> Task to complete
All lines from the opening of the entries below through the line containing "De Japanse tuin" must be output exactly as they appear, with no other lines.

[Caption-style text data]
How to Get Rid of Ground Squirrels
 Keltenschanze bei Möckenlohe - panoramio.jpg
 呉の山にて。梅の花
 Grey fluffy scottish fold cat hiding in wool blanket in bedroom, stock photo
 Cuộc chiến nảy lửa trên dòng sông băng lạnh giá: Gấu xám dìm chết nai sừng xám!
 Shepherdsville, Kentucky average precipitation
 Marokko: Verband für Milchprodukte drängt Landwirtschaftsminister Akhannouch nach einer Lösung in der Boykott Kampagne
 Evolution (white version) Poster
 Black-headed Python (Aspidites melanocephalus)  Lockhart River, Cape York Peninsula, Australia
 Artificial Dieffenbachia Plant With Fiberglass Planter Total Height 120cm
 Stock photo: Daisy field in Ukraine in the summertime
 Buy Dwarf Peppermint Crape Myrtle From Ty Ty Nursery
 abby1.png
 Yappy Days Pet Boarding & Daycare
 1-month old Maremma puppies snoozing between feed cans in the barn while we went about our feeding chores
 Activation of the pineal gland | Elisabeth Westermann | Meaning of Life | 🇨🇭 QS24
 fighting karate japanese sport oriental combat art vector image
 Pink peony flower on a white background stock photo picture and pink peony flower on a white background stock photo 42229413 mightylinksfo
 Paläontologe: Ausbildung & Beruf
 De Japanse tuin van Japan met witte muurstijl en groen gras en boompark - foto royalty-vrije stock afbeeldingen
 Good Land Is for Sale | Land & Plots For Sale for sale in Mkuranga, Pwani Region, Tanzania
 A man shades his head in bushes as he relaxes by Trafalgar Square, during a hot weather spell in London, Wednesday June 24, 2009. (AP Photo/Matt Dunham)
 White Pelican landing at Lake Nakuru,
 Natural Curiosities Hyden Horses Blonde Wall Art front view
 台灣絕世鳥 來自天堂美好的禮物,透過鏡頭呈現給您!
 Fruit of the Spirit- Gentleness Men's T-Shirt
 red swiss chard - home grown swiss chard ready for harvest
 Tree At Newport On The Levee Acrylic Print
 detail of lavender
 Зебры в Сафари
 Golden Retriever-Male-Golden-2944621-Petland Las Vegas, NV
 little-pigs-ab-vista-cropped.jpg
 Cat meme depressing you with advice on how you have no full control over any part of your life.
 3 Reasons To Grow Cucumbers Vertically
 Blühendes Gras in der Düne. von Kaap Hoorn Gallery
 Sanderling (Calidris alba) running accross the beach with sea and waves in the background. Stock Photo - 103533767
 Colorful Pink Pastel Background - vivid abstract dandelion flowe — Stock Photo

> Answer section
How to Get Rid of Ground Squirrels
 Keltenschanze bei Möckenlohe - panoramio.jpg
 呉の山にて。梅の花
 Grey fluffy scottish fold cat hiding in wool blanket in bedroom, stock photo
 Cuộc chiến nảy lửa trên dòng sông băng lạnh giá: Gấu xám dìm chết nai sừng xám!
 Shepherdsville, Kentucky average precipitation
 Marokko: Verband für Milchprodukte drängt Landwirtschaftsminister Akhannouch nach einer Lösung in der Boykott Kampagne
 Evolution (white version) Poster
 Black-headed Python (Aspidites melanocephalus)  Lockhart River, Cape York Peninsula, Australia
 Artificial Dieffenbachia Plant With Fiberglass Planter Total Height 120cm
 Stock photo: Daisy field in Ukraine in the summertime
 Buy Dwarf Peppermint Crape Myrtle From Ty Ty Nursery
 abby1.png
 Yappy Days Pet Boarding & Daycare
 1-month old Maremma puppies snoozing between feed cans in the barn while we went about our feeding chores
 Activation of the pineal gland | Elisabeth Westermann | Meaning of Life | 🇨🇭 QS24
 fighting karate japanese sport oriental combat art vector image
 Pink peony flower on a white background stock photo picture and pink peony flower on a white background stock photo 42229413 mightylinksfo
 Paläontologe: Ausbildung & Beruf
 De Japanse tuin van Japan met witte muurstijl en groen gras en boompark - foto royalty-vrije stock afbeeldingen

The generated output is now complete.